**Texte à lire**:
Le chanteur originaire de la Réunion a sorti un nouvel album en novembre 2023, qui sera malheureusement son dernier. Celui-ci souffre en effet d’une dégradation de la voix qui l’empêche d’assurer la promotion de sa musique dans des conditions réelles. C’est ce qu’il a déclaré de son bel accent créole récemment. Coup dur pour cet artiste qui avait remporté une Victoire de la musique (interprète masculin) en 2002.
J’ai choisi de commenter une de ses plus célèbres chansons, J’en rêve encore, sortie en 2000, issu de son album Marcher dans le sable.
Texte de Goldman
Gérard De Palmas a fait appel à Jean-Jacques Goldman pour l’écriture de ce texte, sur le lequel il a lui-même composé les mélodies.
Le parolier développe un chemin progressif autour du thème de la mort, nous y reviendrons.
Il y a une belle adéquation entre les mots en la langue française et les rythmes de cette chanson pop-rock (ce qui n’est vraiment pas toujours le cas). L’auteur-interprète de J’étais sur la route toute la sainte journée sait manier la prosodie des mots pour les faire sonner et a su forger un style à lui.
Une trouvaille du refrain permet de faire résonner particulièrement le titre. c’est de placer un « Oooh » juste avant. Remarquez comment cela nous pousse à chanter avec lui « J’en rêve encore ! »

**Données présentées**:

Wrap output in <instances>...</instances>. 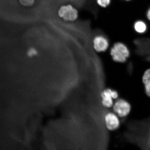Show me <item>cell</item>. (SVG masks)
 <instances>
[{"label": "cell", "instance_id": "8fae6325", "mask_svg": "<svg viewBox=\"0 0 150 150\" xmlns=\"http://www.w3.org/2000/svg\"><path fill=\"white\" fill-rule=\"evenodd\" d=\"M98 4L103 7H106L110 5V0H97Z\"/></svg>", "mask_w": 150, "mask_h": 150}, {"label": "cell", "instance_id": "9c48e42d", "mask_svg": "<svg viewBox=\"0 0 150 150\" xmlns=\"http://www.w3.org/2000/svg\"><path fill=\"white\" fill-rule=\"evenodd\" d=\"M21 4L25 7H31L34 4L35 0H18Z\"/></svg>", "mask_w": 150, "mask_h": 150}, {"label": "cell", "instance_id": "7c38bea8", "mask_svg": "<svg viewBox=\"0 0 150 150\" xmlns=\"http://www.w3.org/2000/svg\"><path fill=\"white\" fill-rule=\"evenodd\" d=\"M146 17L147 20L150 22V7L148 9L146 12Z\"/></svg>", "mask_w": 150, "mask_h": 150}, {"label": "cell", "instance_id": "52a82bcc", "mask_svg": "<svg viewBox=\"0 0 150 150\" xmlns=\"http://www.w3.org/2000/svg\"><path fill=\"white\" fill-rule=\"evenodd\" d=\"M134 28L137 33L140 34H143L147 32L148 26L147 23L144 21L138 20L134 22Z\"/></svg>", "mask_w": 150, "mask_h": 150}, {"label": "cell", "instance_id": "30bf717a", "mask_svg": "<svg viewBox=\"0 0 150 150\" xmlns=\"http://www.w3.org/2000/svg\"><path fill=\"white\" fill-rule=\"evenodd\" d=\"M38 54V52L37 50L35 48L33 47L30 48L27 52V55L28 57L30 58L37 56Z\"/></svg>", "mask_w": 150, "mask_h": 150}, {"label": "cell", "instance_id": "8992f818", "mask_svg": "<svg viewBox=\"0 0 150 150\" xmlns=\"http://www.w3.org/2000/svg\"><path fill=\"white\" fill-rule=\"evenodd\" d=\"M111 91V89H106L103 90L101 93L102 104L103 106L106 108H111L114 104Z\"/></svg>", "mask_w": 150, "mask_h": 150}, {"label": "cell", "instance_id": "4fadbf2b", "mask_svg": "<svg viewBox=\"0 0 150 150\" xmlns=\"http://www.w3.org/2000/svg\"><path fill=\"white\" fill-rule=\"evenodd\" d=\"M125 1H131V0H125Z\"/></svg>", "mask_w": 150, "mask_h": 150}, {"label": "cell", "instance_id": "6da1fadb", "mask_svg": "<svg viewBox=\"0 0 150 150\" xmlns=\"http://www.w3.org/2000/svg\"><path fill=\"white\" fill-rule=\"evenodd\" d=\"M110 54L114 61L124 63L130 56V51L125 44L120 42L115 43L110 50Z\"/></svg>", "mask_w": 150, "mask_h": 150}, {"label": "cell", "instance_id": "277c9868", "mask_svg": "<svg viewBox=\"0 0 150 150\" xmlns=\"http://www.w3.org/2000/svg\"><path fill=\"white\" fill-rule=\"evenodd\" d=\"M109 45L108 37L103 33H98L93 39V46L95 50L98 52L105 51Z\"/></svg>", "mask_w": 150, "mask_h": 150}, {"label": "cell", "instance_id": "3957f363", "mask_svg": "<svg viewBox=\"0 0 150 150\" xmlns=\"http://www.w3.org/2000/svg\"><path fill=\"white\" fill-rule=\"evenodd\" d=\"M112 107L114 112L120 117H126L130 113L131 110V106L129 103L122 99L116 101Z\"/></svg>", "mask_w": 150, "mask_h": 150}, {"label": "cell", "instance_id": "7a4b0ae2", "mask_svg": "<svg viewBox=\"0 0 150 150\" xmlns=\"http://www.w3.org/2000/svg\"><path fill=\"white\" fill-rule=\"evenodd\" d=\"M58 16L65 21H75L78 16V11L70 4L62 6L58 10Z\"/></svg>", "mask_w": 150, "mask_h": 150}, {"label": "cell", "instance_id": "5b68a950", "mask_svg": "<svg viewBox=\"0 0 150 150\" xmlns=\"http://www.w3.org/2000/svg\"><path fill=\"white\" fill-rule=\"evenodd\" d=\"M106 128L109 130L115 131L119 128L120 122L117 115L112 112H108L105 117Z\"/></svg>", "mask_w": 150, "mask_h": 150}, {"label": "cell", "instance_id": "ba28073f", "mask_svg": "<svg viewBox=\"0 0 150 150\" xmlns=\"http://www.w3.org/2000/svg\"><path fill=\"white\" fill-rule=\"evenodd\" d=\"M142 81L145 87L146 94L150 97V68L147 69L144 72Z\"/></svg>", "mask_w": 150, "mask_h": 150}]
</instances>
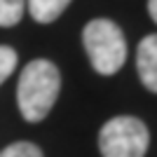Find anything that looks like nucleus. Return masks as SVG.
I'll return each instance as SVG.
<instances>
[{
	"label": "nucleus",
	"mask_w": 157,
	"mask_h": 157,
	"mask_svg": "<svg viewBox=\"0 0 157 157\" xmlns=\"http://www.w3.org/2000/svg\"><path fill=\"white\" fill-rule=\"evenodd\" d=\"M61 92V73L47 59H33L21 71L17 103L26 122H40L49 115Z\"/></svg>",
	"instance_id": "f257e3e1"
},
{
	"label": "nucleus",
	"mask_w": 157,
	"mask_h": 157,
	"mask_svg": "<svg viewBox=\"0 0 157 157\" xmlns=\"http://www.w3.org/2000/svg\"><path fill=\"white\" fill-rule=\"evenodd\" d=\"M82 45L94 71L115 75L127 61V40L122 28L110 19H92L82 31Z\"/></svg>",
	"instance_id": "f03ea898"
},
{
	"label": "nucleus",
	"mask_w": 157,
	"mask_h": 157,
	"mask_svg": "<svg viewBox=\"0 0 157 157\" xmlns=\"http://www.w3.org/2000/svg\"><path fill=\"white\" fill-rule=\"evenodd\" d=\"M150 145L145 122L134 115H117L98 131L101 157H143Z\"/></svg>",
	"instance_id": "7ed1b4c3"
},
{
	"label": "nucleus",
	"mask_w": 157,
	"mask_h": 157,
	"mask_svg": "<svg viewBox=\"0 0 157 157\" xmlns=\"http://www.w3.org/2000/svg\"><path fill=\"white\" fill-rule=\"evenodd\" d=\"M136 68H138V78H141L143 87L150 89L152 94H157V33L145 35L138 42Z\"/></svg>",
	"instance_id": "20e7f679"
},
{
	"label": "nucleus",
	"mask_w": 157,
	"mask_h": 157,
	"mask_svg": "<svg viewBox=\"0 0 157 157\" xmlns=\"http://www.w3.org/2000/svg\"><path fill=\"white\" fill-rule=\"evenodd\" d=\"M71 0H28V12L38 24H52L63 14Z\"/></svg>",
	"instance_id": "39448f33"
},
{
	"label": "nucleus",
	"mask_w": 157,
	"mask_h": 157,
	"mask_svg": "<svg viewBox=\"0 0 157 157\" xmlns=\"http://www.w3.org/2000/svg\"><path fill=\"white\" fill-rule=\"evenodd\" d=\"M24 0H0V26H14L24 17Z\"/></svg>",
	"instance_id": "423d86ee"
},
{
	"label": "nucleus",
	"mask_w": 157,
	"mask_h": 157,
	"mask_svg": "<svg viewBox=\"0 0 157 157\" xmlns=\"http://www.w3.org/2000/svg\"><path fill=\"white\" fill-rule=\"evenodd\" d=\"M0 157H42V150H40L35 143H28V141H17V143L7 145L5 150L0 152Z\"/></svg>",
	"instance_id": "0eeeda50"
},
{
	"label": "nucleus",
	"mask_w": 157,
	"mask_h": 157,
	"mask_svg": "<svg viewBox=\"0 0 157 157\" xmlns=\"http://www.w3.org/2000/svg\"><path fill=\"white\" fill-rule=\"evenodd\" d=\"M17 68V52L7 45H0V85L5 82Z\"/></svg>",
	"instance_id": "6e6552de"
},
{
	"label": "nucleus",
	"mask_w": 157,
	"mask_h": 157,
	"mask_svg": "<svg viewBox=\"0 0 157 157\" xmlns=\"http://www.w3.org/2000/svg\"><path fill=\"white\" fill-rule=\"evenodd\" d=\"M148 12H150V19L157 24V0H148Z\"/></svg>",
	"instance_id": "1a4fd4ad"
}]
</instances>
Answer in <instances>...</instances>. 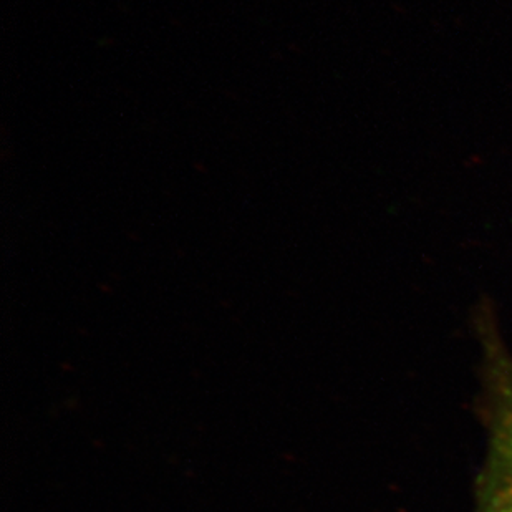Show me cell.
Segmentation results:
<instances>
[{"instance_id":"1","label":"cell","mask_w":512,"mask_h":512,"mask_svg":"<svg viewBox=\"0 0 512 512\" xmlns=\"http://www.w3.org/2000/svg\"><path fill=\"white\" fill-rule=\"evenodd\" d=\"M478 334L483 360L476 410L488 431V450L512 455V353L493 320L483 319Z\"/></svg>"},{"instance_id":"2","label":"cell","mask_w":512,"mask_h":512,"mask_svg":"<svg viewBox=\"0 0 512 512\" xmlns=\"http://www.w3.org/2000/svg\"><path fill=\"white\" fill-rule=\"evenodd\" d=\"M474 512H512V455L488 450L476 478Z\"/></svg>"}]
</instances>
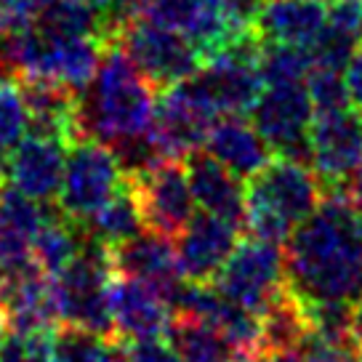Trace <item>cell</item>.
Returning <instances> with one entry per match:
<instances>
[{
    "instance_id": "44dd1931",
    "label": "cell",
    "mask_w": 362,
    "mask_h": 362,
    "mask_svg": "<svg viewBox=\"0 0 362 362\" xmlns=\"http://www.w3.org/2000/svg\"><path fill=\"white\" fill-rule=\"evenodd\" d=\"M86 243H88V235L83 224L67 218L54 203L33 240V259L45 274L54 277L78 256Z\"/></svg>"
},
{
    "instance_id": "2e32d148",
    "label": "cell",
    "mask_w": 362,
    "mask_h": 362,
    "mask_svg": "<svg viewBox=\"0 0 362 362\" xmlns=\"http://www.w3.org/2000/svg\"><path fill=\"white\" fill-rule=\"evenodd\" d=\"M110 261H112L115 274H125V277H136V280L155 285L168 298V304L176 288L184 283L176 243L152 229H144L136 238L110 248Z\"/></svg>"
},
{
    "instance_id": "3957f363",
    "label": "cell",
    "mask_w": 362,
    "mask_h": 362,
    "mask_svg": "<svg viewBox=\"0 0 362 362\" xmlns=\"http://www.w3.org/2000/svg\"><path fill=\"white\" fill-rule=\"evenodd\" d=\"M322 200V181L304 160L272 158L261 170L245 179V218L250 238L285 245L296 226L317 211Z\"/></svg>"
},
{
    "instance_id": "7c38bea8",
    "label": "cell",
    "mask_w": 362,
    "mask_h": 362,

**Vos tâches**:
(1) D'après l'article sur Gérard De Palmas, pourquoi l'album sorti en novembre 2023 sera-t-il son dernier ? Répondez en une à trois phrases.
(2) Recopiez l'article sur Gérard De Palmas de « Le chanteur originaire » à « masculin) en 2002. », ces deux passages inclus.
Les fiches ne servent à rien ici.

**Réponses**:
(1) Le chanteur souffre d'une dégradation de la voix. Celle-ci l'empêche d'assurer la promotion de sa musique dans des conditions réelles.

(2)
Le chanteur originaire de la Réunion a sorti un nouvel album en novembre 2023, qui sera malheureusement son dernier. Celui-ci souffre en effet d’une dégradation de la voix qui l’empêche d’assurer la promotion de sa musique dans des conditions réelles. C’est ce qu’il a déclaré de son bel accent créole récemment. Coup dur pour cet artiste qui avait remporté une Victoire de la musique (interprète masculin) en 2002.